-------- Data shown --------
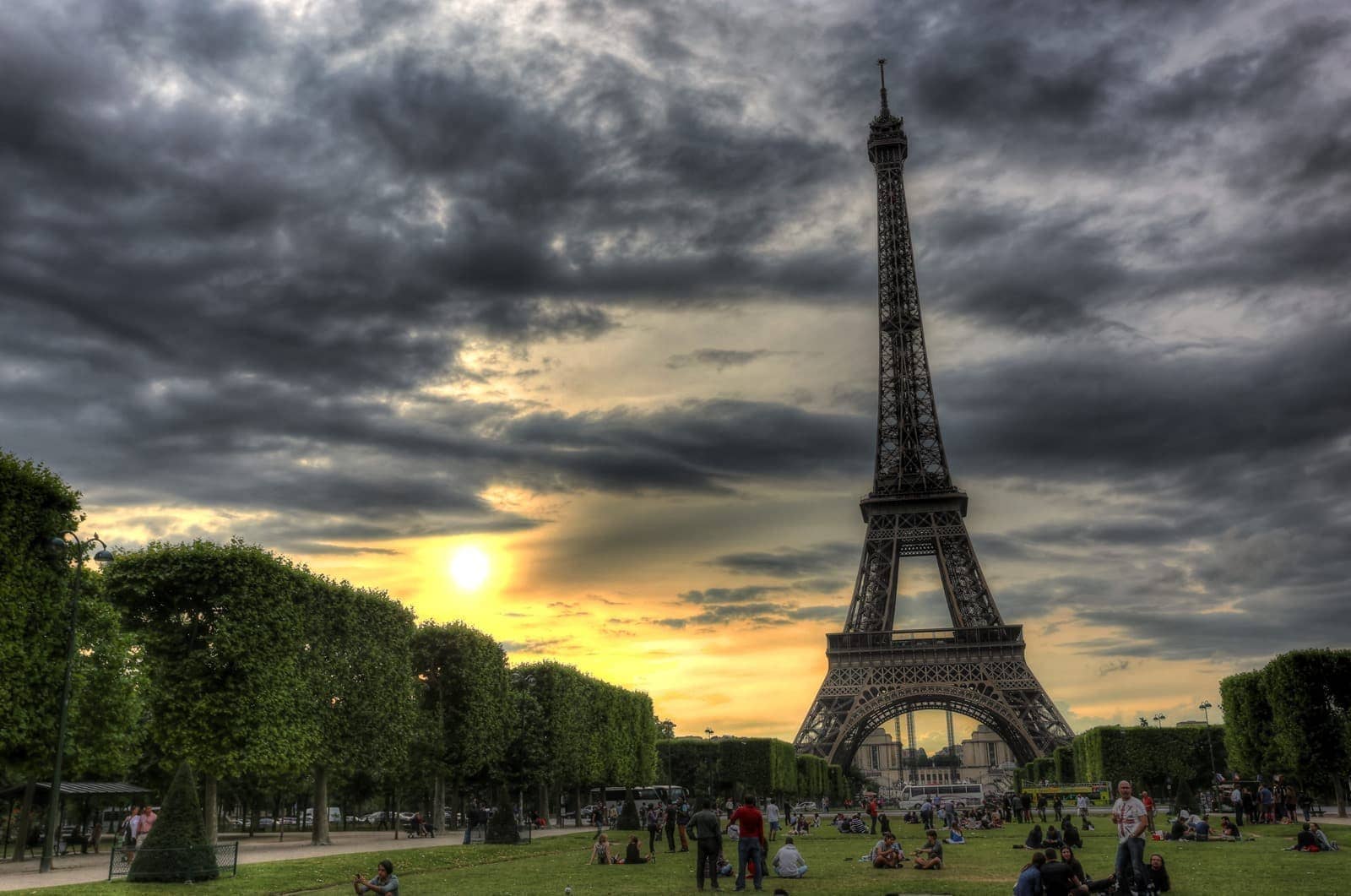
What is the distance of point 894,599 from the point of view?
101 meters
--------
-------- Data shown --------
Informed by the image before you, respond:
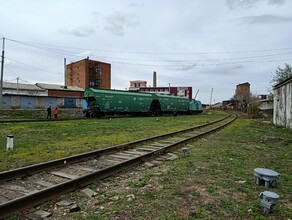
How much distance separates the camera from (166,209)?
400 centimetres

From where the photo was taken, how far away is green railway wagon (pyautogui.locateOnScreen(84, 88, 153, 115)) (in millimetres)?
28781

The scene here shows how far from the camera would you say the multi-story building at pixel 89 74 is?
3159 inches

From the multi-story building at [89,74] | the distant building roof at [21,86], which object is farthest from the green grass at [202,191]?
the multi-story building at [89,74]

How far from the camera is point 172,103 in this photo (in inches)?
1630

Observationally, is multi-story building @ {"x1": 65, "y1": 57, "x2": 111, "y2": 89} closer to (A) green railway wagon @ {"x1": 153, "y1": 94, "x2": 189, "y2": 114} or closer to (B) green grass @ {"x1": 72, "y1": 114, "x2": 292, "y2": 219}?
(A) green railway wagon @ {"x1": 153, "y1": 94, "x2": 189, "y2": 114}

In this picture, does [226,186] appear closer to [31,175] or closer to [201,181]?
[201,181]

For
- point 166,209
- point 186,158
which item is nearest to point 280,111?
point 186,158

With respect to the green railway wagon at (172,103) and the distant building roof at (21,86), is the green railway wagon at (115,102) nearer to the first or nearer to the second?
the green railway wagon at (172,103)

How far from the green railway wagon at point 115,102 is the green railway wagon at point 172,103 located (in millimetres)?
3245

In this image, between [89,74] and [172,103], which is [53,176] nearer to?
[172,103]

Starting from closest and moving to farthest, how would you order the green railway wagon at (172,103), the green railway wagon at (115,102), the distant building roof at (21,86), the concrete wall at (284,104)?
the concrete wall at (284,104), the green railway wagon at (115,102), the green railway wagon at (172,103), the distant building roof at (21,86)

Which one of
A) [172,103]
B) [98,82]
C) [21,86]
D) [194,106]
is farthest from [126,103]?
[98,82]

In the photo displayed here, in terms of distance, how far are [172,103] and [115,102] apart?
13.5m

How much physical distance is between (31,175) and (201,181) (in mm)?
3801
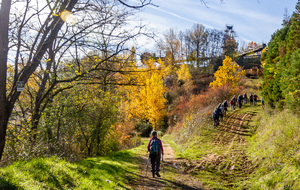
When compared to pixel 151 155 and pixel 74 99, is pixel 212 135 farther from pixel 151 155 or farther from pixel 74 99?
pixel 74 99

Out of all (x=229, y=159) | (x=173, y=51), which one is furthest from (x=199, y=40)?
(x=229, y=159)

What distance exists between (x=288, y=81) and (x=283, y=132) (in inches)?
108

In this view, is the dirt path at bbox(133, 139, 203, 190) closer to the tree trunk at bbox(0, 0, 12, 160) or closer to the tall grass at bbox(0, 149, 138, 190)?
--------
-------- Data shown --------
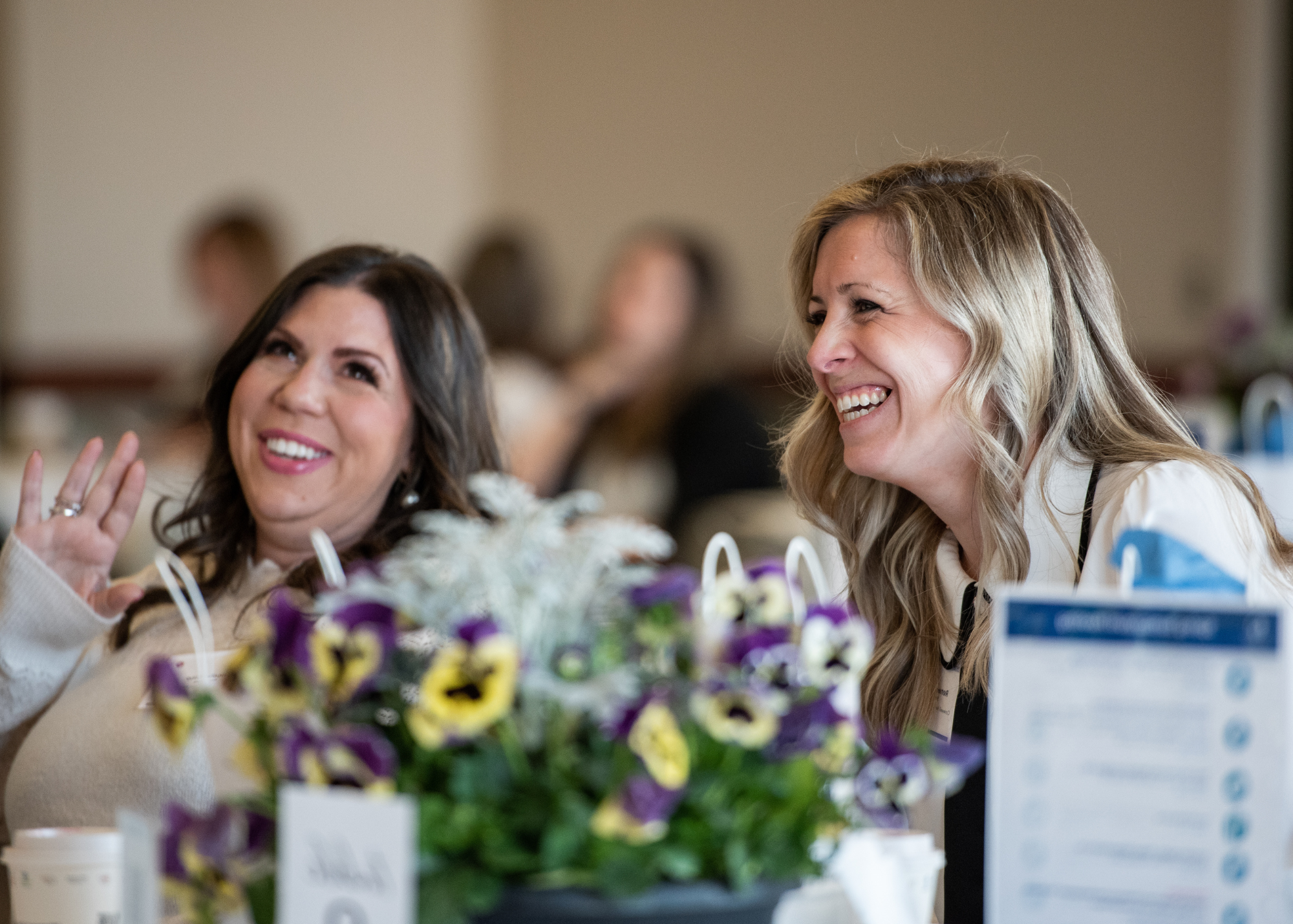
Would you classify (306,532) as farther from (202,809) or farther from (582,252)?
--------
Work required: Gather every line of the records above that contains the word "farthest" and copy each one out.

Answer for this exercise:
From the multi-story building at [89,74] | the distant building roof at [21,86], which object is farthest from the green grass at [202,191]?
Starting from closest and moving to farthest, how would you order the green railway wagon at (172,103), the green railway wagon at (115,102), the distant building roof at (21,86), the concrete wall at (284,104)?
is farthest from [126,103]?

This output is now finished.